A prodigious intellect steeped in the religious writings of Léon Bloy, Cras expressed his deep Catholic faith and introspective spirituality (often fiercely self-critical) through diaries and voluminous correspondence. Honoured by the French Academy of Science, Cras's patented inventions include his règle-rapporteur, a navigational ruler-compass still used by the French Navy. Only in the 1990s has his musical importance begun fully to emerge.

Artist(s)

Andrea Oliva. He studied with Jean Claude Gerard and Sir James Galway. He was invited as Principal Flute by the Berlin Philharmonic at the age of 23, during his Karajan Academy period, under the baton of Claudio Abbado and Mariss Jansons. He was awarded the first prize at the Kobe International Flute Competition (2005) and the third prize at the ARD Munich (2004). He also collaborates with the Mahler Chamber Orchestra and the Chamber Orchestra of Europe. He has performed as a soloist with the Accademia di Santa Cecilia Orchestra (Nielsen Concerto, the Italian premiere of Dalbavie Concerto).
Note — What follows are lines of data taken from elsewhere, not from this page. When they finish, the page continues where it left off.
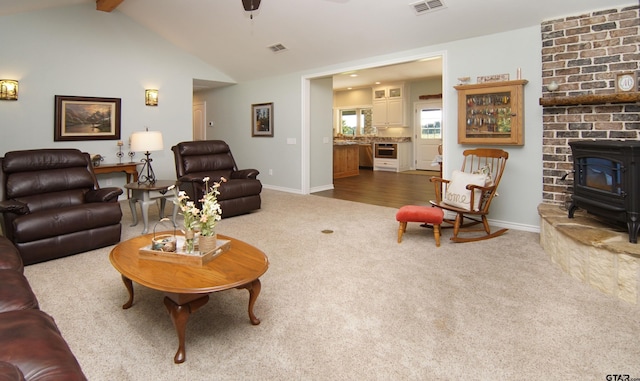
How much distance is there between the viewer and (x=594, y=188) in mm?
3199

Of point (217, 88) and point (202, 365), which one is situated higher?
point (217, 88)

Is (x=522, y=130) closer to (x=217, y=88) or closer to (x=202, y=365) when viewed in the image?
(x=202, y=365)

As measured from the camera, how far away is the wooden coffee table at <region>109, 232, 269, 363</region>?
1924 mm

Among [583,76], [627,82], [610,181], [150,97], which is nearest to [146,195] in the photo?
[150,97]

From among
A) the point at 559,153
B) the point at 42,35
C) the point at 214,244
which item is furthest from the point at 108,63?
the point at 559,153

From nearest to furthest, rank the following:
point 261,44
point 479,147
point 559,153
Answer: point 559,153 < point 479,147 < point 261,44

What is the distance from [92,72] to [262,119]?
3058 mm

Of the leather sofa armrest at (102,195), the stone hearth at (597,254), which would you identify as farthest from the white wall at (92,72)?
the stone hearth at (597,254)

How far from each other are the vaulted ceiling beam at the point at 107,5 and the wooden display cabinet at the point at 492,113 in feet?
16.8

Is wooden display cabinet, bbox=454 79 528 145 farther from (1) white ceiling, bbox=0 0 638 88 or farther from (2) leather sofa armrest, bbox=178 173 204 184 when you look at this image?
(2) leather sofa armrest, bbox=178 173 204 184

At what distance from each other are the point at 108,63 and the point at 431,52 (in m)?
5.32

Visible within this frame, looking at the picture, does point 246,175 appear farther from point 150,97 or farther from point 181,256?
point 181,256

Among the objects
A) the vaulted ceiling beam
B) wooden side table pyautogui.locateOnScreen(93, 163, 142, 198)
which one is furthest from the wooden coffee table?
the vaulted ceiling beam

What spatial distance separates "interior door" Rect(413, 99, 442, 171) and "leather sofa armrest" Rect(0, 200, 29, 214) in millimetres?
9276
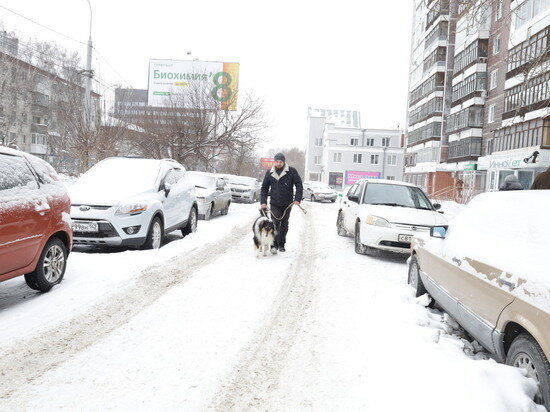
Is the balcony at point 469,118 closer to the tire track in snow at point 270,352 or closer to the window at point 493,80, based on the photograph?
the window at point 493,80

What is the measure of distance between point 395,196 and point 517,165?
72.4 ft

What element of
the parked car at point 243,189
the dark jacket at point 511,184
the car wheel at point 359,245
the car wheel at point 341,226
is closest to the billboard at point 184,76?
the parked car at point 243,189

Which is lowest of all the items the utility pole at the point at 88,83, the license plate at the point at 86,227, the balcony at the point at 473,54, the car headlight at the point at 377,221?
the license plate at the point at 86,227

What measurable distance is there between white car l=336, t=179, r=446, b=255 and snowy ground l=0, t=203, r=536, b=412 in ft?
5.03

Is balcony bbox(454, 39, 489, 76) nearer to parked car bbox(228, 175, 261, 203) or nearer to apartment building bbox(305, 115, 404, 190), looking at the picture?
parked car bbox(228, 175, 261, 203)

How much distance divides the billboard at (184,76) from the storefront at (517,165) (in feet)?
63.2

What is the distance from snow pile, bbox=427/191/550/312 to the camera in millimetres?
2699

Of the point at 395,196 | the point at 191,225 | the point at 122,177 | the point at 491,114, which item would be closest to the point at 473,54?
the point at 491,114

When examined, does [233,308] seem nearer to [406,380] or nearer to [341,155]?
[406,380]

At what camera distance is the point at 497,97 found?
34656mm

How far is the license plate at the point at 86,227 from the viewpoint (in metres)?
7.29

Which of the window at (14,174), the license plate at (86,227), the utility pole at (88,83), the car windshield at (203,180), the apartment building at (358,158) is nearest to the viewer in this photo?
the window at (14,174)

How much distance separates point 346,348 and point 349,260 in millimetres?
4185

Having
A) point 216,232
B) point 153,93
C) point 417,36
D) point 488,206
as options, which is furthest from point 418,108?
point 488,206
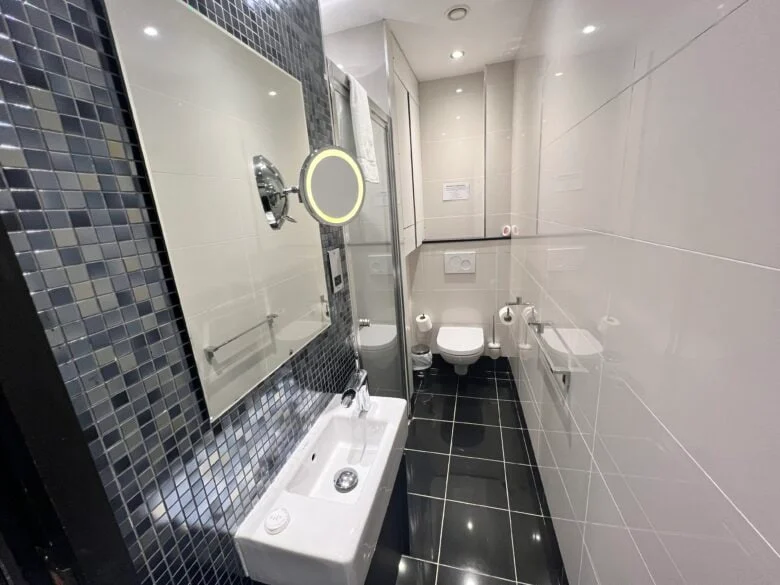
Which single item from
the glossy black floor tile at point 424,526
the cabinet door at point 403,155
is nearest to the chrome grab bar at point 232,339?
the cabinet door at point 403,155

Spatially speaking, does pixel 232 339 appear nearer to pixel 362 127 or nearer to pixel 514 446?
pixel 362 127

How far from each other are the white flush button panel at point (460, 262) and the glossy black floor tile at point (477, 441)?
1280 mm

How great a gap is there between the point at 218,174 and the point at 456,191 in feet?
7.33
He is a member of the Wind Quintet of Santa Cecilia and Concertgebouw and I Cameristi di Santa Cecilia. As soloist and teacher, he has been invited by many flute festivals in China, Taiwan, Japan, Korea, Malaysia, USA, UK, Slovenia, Germany and Italy. He has recorded CDs for the labels ARTS, Chant de Linos, VDM, Hyperion, Decca and Sony. Andrea Oliva Is currently Principal Flautist of the Accademia Nazionale di Santa Cecilia Orchestra in Rome, Italy and Professor at the Music University of Lugano, Switzerland. He’s currently Visiting Professor at RNCM of Manchester.